[Problem to work on] Please update all of the data below by replacing "Honda" with "Acura" and leaving everything else as it is. Leave the pictures out of your answer.

Extracted data entries
Content starts
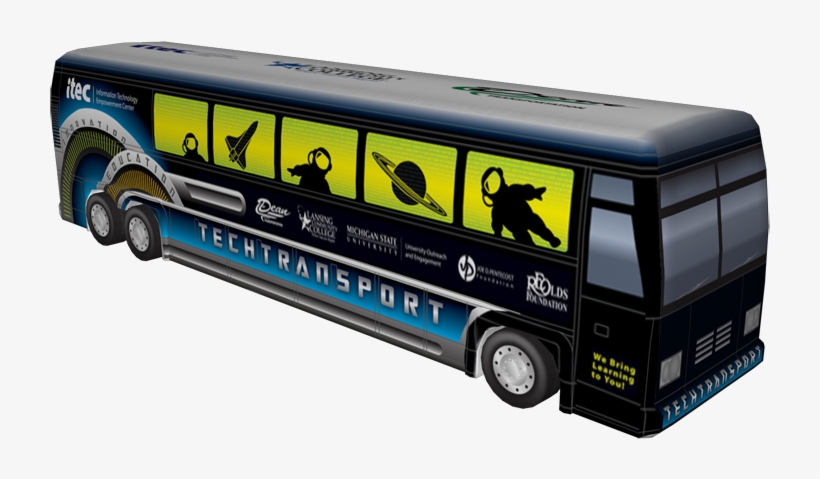 Contribute To Success Annual Appeal - Tour Bus Service, transparent png download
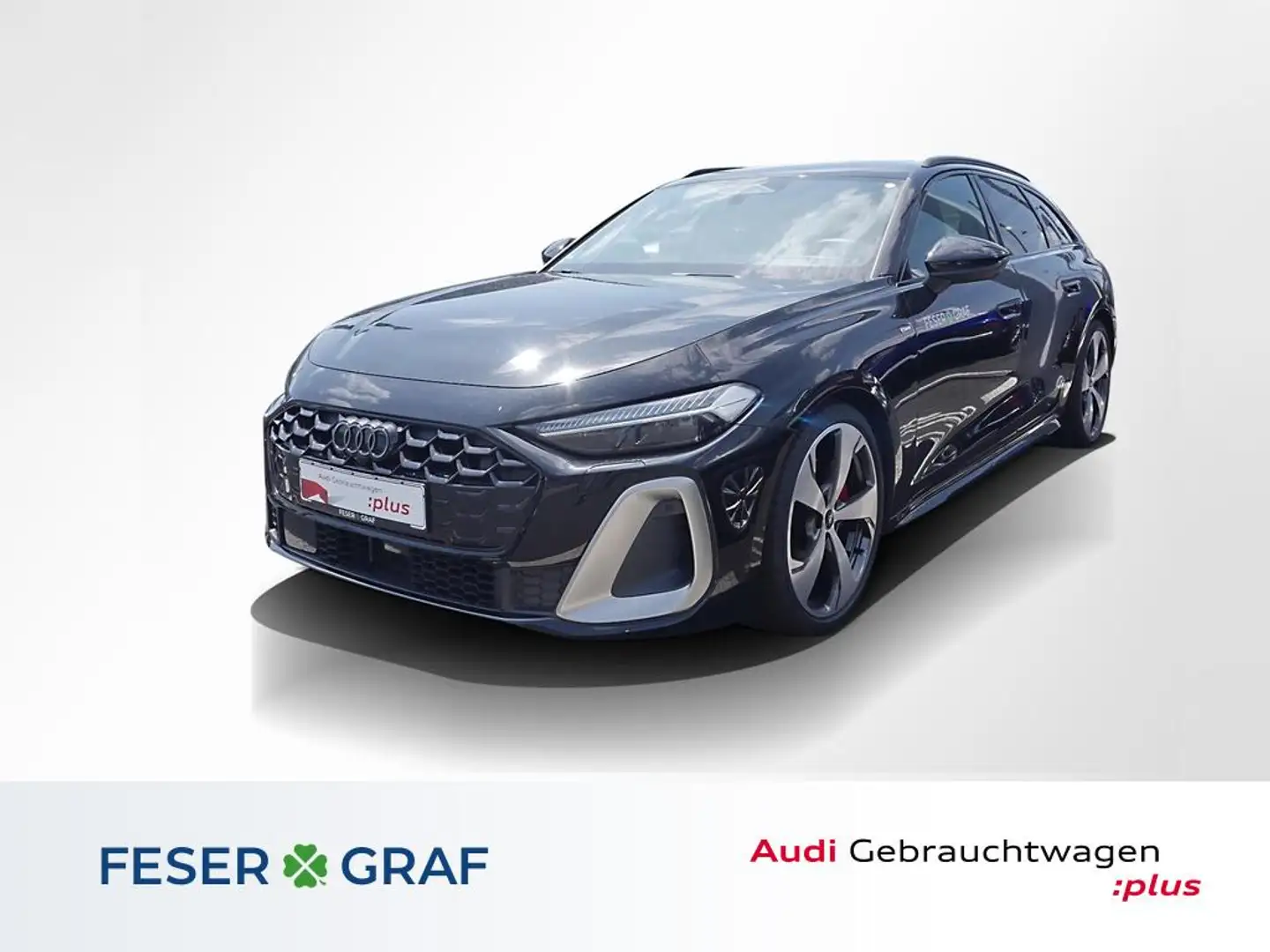 Audi A5 Avant edition one Navi 4xSHZ Tempomat 20" Schwarz - 1
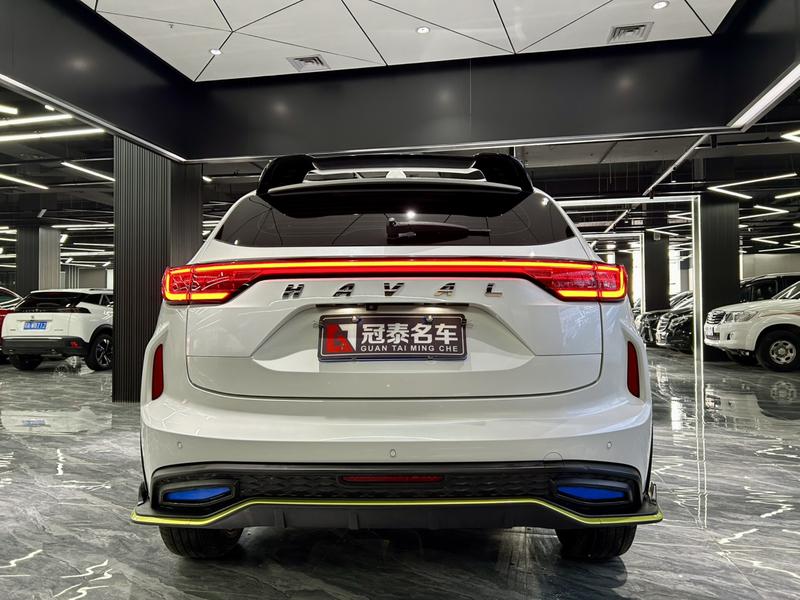 Haval Chitu, 2022 — фото 6 из 12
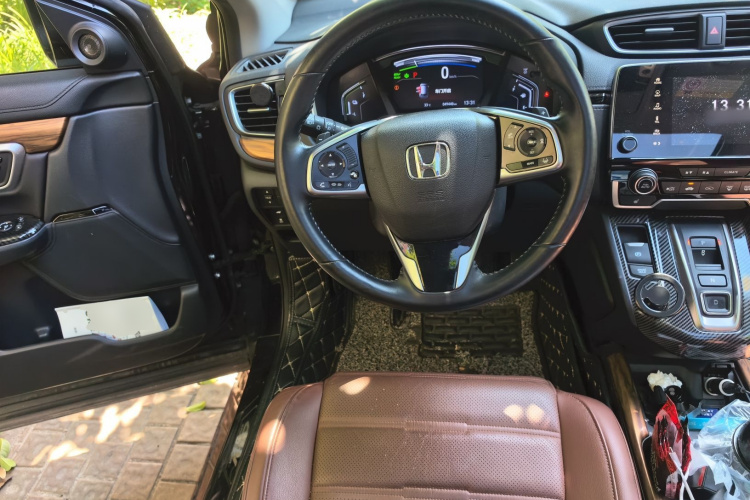Honda CR-V 2018 #11 Honda CR-V 2018 car image #11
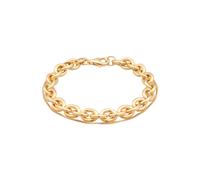 Elli PREMIUM Ankerkette Venezianer Layer 925 Silber rhodiniert 18 Damen
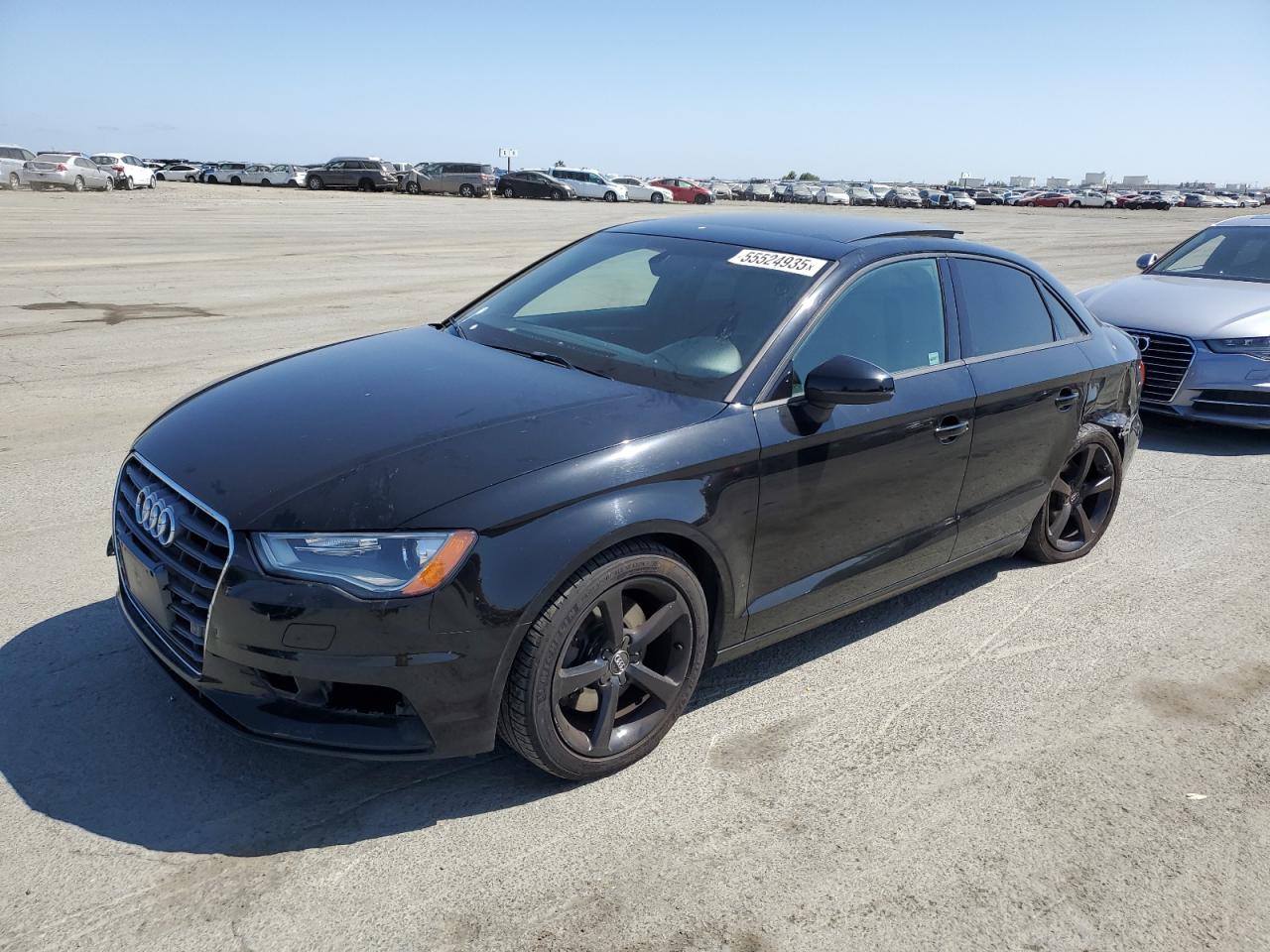 AUDI A3 PREMIUM 2016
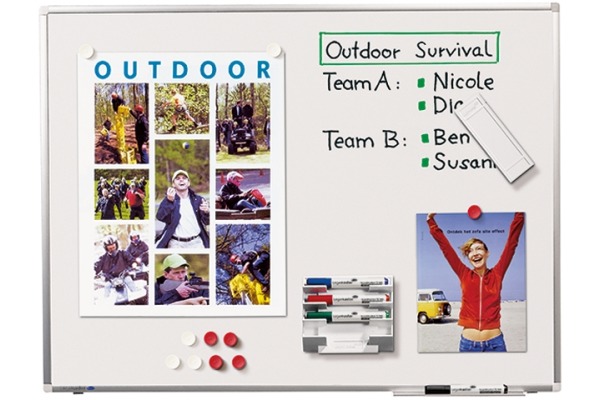 LEGAMASTE Whiteboard Premium Plus 7-101054 90x120cm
Content ends
[Completed exercise]
 Contribute To Success Annual Appeal - Tour Bus Service, transparent png download
 Audi A5 Avant edition one Navi 4xSHZ Tempomat 20" Schwarz - 1
 Haval Chitu, 2022 — фото 6 из 12
Acura CR-V 2018 #11 Acura CR-V 2018 car image #11
 Elli PREMIUM Ankerkette Venezianer Layer 925 Silber rhodiniert 18 Damen
 AUDI A3 PREMIUM 2016
 LEGAMASTE Whiteboard Premium Plus 7-101054 90x120cm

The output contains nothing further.